My experience with Mini’s is not good. They’re fun to drive but they’re expensive when they go wrong and I’ve now had two go wrong. OK, I know I always have to run the souped up versions (my JCW Works put out more power than Dad’s old Jaguar XJ6) but, even then, I hadn’t bargained on spending £2,000 on repairs in a couple of months! I started looking at estate cars as a replacement but Dad persuaded me that what I really wanted was a new van – and he was right. I missed Rosie. So here’s my new van. She’s called Ruby and she’s a mark 5 Volkswagen Transporter. Mum and Dad wanted me to get a Ford Transit ’cause you can get a lot more van for your money but, as Ruby is going to become my dream van, I had to have what the cool kids have.
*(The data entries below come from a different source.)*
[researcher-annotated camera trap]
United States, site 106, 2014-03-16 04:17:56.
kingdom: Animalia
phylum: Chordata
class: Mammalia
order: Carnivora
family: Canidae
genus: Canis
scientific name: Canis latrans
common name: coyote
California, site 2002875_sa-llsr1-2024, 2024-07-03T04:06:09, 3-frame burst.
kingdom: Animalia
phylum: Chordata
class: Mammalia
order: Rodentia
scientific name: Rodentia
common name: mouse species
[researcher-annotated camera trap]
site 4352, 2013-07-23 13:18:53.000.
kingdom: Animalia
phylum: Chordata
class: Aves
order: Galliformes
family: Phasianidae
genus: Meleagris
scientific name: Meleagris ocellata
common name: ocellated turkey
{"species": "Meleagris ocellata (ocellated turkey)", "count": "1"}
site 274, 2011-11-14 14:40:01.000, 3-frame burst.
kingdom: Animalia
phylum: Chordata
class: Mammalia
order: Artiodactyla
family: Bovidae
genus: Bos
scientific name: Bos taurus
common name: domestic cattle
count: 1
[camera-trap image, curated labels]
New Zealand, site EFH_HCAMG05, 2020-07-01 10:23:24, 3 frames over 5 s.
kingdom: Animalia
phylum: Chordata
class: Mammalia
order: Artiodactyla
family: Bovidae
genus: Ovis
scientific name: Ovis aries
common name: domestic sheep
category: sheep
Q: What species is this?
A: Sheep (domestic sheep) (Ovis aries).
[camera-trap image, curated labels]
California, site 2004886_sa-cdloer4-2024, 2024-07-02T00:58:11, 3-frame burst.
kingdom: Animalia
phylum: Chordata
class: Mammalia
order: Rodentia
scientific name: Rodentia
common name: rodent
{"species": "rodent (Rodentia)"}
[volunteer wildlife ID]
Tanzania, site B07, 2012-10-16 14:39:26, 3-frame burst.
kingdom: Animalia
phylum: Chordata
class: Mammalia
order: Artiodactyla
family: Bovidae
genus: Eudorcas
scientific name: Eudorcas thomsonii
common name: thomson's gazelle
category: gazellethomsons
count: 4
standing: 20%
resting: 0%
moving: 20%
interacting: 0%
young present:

Although Ruby has started out as a standard Transporter cargo van, Dad and I (with help from Rob at MOTsRUs in Telford) are using “lockdown” to convert her into a “stealth camper.” I’m not entirely sure how “stealthy” she’s actually going to end up by the time I’ve added a roof rack, solar panels and an electric hook-up, that’s before I even start on updating the outside.
Rob’s fitted the side windows for me. Dad and I stripped out, cleaned and degreased the load bay so that we could start adding the sound deadening. After the sound deadening’s been added, we’ve two layers of thermal insulation to add, and we’ve got to put in the electrics before we can ply line her again.
DIY campervan conversion doesn’t come cheap. The internet said I’d need a box of around 40 sound deadening tiles for a short-wheel base Transporter. A long-wheelbase Transporter might be 30cm or so longer. We’re about 115 tiles in at the point shown in the ‘photo. All in, there will be about £600 of sound deadening tiles and thermal insulation in Ruby by the time we’ve finished!
I’ll carry on posting updates about Ruby as we progress with the work.